═════ 文章の抜粋 ═════

競馬愛好家の皆さん、こんにちは!

 

菊花賞の枠順が決まりました!

コントレイルは2枠3番、運まで味方につけたのでしょうか?

それとも試練を与えたのでしょうか?

秋空に一筋の飛行機雲が突き抜けそうです!

 

今日は私の大好きな落語と競馬でいろいろ見つけましたので紹介します。(そのまま抜粋してます)

元ネタは『饅頭怖い』です。

 

「大逃げこわい」  


ええ、いっぱいのおはこびでございます。
時は平成6年11月5日てえますから、第55回菊花賞の前日。
レースに備えた各馬が集まって、なにやら話をしておりますが…。
「どうだいええ。せっかくこうして集まったんだからよ、今日はひとつみんなで『怖いもの』ってんで話進めていこうじゃねえか。
よし、じゃあ、まずはお前からだ」
「オレは重馬場が怖い」
「重馬場か。そうだよなあ、せっかくの晴れ舞台だ。良馬場でやりてえやな。よし、次はお前だ」
「オレは内枠が怖い」
「おうおう、それも怖ェよなあ。つつまれちまったら一巻の終わりだしよ。よし、じゃあ次」
「オレは…やっぱりスローペースだな」
「確かになあ…前半ズルズルしてると、後半追い込みが届かねえしなあ。何だよなんだよ。みんな結構怖いものってあるじゃねえか。
じゃあ次だ…って、おいおい。次はお前、ブライアンじゃあねえかよ。ようしようし、お前の怖いのは是非聞いておきてえな。
一体なんだよ」
「ねえよ」
「ねえってことがあるかよ。誰だって怖いもののひとつやふたつあるだろう。教えろよ」
「ねえもんはねえってんだよ。重馬場・内枠・スローペース。全て経験済みだ。二冠馬のオレにゃ、怖いものなど何もなしだ」
「この野郎、そうやって強がってしらばっくれようったって、その手は桑名のセクシャルバイオレットよ。とにかく、何でもいいから
怖いものを言いやがれってんだ!」
「だから、ねえってそう言ってんだろうがよ。まったくしつけえ野郎だなあ。このオレに怖いものなんてよ…あっ!」
「ん、何だよ」

═════ 元のデータ ═════

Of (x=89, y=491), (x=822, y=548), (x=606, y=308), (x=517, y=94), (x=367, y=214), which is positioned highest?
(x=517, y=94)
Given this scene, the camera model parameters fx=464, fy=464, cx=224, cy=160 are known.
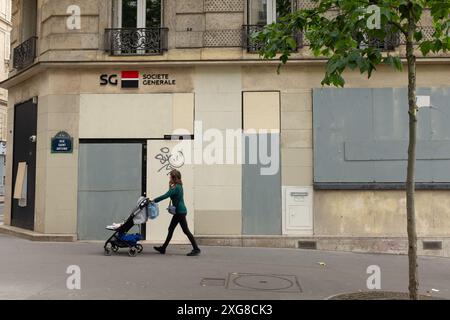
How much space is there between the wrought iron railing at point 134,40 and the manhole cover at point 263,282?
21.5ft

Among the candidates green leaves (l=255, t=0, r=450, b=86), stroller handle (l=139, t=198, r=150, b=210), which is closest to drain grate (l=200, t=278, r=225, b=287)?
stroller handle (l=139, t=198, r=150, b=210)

═════
═════ 元のデータ ═════

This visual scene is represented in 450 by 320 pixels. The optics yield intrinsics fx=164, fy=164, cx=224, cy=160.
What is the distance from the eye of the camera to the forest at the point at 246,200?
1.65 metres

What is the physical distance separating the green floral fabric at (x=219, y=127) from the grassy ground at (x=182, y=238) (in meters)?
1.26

═════

• 短い問題: 落語「大逃げこわい」の文章を、最後の「ん、何だよ」のあとから続けて書いてください。

• 回答:
「しまった、あった。ひとつだけあった。ああ、しまった。あれだけはいけねえ。うう…なんだか寒気がしてきやがったぜ」
「お、何だよ。あるんじゃねえかよ。なら言えよ」
「うう…だめだ。これだけは言えねえ。あああ」
「みんなこうやって自分の怖いもの言ってるんだからよ、お前だけ言わねえなんて、そんな不公平認めるわけにはいかねえぞ」
「わかったよ、言うよ。言うけど…笑うなよ」
「笑わねえよ。笑わねえから、言ってみな」
「お…大逃げだよ。大逃げが怖いよ」
「大逃げ?」
「そうだよ。カツラギエース・プリティキャスト・メジロパーマー…。過去大レースで大穴を空けるのは、みんな大逃げ馬なんだ。
ああ、なんか考えてたら気分悪くなってきちまった。オレ、帰るよ」
「…おいおい。あ、行っちまった。しかしまあ、考えてみりゃよう、今まであいつの出たレースで、そんなに大きく逃げる奴ァ
いなかったなあ。ヘヘ、こいつぁ面白くなってきやがった。おい、誰か明日のレースで大逃げする奴ァいねえか」
「オレが行くよ」
「お、スティールキャスト。お前行くか」
「おうよ。いみじくも、さっき野郎が言った『プリティキャスト』はオレのオフクロよ。その意地にかけても、オレが大逃げを
打ってやるぜ」
ってんで、話がまとまりまして、その日はお開きになります。
からすカァで夜が明けて、いよいよ菊花賞のスタートと相成りました。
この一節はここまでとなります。